Activity — Verbatim copy without pictures. Please print every entry as it stands.

Extracted data —
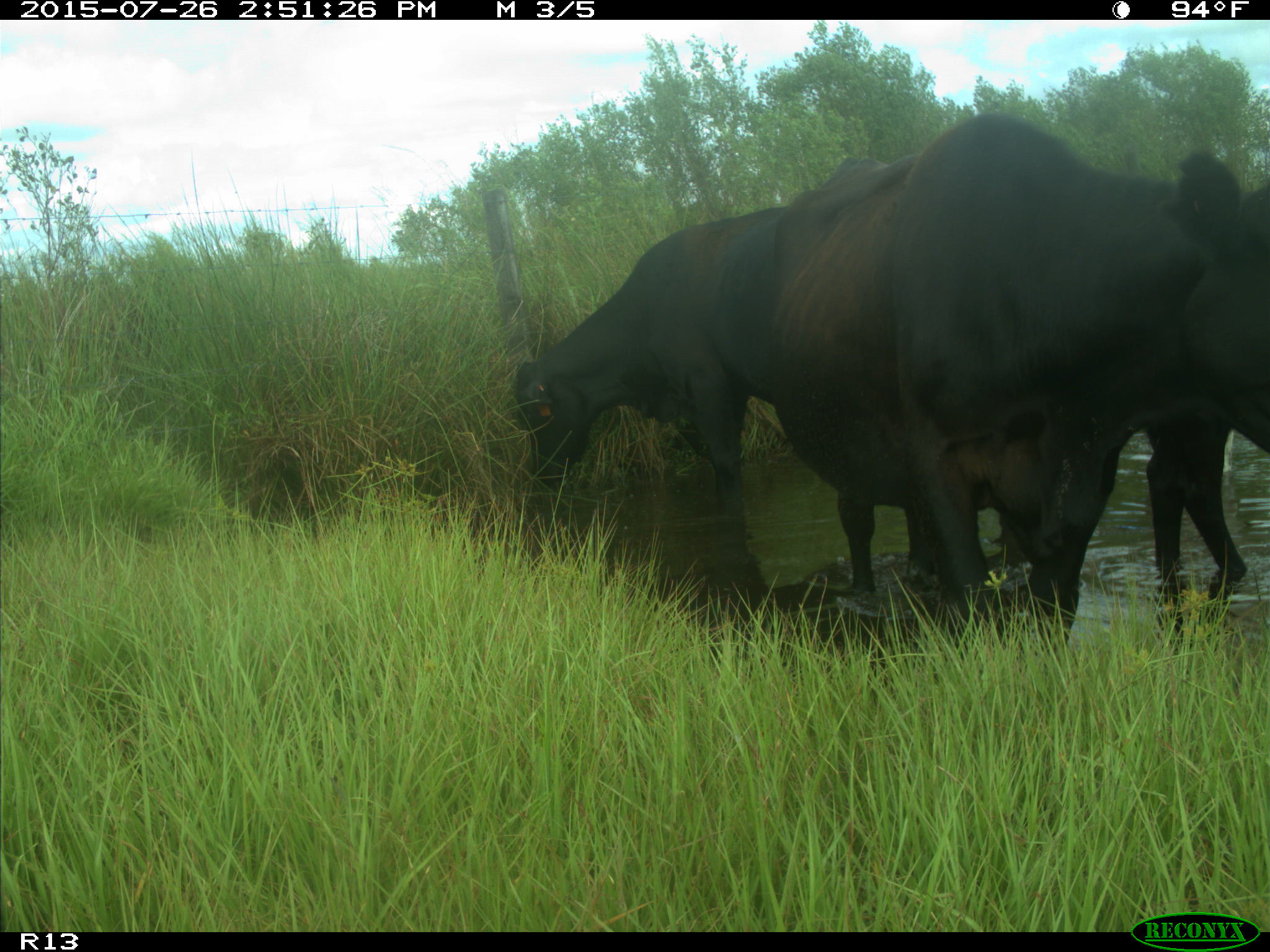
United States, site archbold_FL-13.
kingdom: Animalia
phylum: Chordata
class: Mammalia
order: Artiodactyla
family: Bovidae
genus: Bos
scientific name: Bos taurus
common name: domestic cow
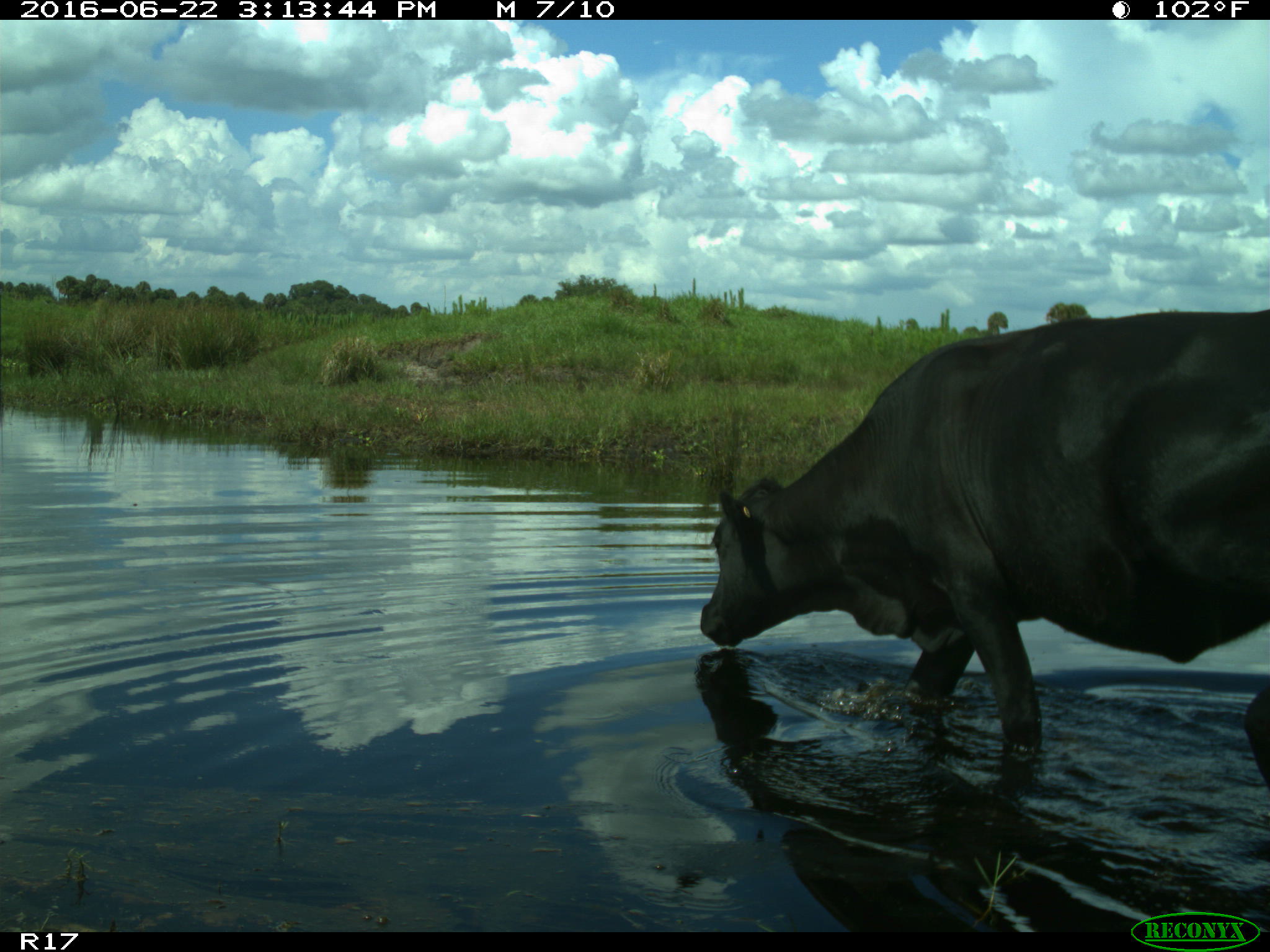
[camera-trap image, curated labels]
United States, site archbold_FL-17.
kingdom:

Answer below —
United States, site archbold_FL-13.
kingdom: Animalia
phylum: Chordata
class: Mammalia
order: Artiodactyla
family: Bovidae
genus: Bos
scientific name: Bos taurus
common name: domestic cow
[camera-trap image, curated labels]
United States, site archbold_FL-17.
kingdom:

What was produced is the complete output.